🤖 AI Summary
Diffusion models achieve high-fidelity generation but suffer from computationally intensive iterative denoising; moreover, existing retrieval-augmented approaches rely on external repositories and static vision-language models, incurring substantial storage/retrieval overhead and poor training adaptability. To address these limitations, we propose Prototype Diffusion Models (PDM), the first framework to embed *dynamic visual prototype learning* directly into the diffusion process. PDM constructs a compact, semantically coherent set of prototypes via contrastive learning over clean-image latent features, and aligns noisy representations with relevant prototypes during denoising—eliminating the need for external retrieval. By discarding static models and auxiliary storage, PDM significantly reduces computational and memory costs while enhancing training adaptability and scalability. Experiments demonstrate that PDM maintains generation quality competitive with state-of-the-art methods, offering a more efficient, lightweight, and end-to-end alternative to retrieval-augmented diffusion generation.
📝 Abstract
Diffusion models have emerged as a leading framework for high-quality image generation, offering stable training and strong performance across diverse domains. However, they remain computationally intensive, particularly during the iterative denoising process. Latent-space models like Stable Diffusion alleviate some of this cost by operating in compressed representations, though at the expense of fine-grained detail. More recent approaches such as Retrieval-Augmented Diffusion Models (RDM) address efficiency by conditioning denoising on similar examples retrieved from large external memory banks. While effective, these methods introduce drawbacks: they require costly storage and retrieval infrastructure, depend on static vision-language models like CLIP for similarity, and lack adaptability during training.
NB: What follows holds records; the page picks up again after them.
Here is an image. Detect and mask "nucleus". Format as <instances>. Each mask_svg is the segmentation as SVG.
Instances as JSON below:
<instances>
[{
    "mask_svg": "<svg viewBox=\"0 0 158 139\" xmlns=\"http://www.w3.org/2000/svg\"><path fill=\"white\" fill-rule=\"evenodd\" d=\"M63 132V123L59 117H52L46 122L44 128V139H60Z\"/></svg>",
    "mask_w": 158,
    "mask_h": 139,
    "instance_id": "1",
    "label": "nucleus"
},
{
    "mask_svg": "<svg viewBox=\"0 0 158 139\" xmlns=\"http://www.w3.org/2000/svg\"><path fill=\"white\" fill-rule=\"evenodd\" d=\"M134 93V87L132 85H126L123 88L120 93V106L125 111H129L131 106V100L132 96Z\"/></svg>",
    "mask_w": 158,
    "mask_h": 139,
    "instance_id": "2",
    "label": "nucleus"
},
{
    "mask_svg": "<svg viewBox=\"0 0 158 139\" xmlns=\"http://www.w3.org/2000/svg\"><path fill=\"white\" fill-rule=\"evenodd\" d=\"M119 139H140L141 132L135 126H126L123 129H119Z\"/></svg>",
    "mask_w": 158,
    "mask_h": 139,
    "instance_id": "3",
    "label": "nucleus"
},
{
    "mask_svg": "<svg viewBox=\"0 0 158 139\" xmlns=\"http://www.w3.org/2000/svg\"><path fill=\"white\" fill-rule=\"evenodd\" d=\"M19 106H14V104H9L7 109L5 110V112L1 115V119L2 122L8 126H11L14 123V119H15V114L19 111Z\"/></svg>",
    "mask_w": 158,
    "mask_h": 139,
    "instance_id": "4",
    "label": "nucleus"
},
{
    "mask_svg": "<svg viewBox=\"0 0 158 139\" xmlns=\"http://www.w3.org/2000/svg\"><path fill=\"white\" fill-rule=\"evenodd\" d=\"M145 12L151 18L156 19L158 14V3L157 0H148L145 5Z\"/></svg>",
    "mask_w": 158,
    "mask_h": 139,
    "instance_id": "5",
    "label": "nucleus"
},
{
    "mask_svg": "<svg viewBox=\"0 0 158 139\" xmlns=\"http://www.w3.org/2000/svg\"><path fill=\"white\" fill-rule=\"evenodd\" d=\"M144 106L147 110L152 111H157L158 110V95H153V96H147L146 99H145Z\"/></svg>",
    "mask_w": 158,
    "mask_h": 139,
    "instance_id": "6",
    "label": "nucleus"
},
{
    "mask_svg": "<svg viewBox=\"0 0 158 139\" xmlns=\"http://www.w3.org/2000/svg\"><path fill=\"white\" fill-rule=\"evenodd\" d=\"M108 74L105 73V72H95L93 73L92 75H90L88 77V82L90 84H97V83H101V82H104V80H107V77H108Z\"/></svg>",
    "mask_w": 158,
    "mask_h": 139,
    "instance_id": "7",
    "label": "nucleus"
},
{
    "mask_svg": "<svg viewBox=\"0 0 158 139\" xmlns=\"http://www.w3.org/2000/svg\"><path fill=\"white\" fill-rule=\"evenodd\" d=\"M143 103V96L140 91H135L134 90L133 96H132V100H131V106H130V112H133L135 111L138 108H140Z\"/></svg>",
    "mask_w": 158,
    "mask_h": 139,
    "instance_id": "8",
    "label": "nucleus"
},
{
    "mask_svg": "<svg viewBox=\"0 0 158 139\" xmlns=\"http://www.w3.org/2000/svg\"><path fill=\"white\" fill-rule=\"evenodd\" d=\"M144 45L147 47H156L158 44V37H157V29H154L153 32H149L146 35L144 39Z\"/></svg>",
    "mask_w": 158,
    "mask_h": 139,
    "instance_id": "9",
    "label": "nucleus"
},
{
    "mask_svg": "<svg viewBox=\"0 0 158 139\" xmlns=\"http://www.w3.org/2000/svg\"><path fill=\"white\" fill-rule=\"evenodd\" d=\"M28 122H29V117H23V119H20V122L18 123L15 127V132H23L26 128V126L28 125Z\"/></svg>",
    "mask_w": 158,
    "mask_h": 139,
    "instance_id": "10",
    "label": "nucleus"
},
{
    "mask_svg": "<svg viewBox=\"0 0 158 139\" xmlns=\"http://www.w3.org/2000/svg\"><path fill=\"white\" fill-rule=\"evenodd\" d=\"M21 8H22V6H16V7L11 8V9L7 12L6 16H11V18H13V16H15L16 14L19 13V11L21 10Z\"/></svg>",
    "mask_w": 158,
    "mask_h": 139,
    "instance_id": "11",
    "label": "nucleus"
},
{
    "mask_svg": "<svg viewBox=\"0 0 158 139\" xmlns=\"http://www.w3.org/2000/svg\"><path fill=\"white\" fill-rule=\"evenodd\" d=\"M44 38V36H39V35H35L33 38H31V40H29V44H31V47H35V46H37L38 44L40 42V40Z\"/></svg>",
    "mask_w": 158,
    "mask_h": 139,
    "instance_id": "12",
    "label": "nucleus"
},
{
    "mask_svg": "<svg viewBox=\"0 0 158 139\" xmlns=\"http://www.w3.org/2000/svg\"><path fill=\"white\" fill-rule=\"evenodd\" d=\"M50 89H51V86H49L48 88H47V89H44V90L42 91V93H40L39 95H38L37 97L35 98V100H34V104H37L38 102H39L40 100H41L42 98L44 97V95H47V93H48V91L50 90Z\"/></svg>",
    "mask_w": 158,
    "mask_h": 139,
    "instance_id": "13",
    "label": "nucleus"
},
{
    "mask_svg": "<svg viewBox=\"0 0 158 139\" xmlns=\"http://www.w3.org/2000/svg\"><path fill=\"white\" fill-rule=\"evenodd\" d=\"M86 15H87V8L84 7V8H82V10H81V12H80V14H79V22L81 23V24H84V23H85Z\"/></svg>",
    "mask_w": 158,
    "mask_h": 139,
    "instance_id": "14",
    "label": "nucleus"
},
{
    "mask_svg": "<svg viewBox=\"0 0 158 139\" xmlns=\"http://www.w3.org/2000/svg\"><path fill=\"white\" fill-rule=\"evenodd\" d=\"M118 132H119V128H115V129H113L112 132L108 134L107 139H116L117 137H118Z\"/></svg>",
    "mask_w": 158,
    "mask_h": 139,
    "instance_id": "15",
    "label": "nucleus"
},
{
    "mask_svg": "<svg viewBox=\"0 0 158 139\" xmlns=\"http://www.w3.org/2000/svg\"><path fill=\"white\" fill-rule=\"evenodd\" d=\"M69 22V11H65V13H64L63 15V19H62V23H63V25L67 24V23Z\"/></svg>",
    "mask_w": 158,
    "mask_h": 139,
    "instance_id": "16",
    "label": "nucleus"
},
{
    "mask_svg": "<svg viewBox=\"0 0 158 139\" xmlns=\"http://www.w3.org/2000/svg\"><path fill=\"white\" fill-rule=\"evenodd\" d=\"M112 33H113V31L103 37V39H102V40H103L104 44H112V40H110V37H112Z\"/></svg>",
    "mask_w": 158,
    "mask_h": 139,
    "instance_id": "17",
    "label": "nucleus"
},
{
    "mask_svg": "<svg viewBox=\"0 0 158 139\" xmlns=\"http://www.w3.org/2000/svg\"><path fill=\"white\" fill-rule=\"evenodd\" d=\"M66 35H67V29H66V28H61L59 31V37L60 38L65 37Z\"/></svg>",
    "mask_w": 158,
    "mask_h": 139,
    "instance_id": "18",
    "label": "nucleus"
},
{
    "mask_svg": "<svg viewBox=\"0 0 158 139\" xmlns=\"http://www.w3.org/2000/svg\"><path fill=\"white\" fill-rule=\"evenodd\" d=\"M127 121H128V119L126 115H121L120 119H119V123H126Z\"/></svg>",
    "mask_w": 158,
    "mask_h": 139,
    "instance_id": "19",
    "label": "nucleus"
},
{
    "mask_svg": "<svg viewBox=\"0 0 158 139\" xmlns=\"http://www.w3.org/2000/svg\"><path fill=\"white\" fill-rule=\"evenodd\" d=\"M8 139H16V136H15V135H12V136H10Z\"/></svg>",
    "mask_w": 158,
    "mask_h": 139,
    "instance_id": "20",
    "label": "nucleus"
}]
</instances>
We propose the Prototype Diffusion Model (PDM), a method that integrates prototype learning directly into the diffusion process for efficient and adaptive visual conditioning - without external memory. Instead of retrieving reference samples, PDM constructs a dynamic set of compact visual prototypes from clean image features using contrastive learning. These prototypes guide the denoising steps by aligning noisy representations with semantically relevant visual patterns, enabling efficient generation with strong semantic grounding. Experiments show that PDM maintains high generation quality while reducing computational and storage overhead, offering a scalable alternative to retrieval-based conditioning in diffusion models.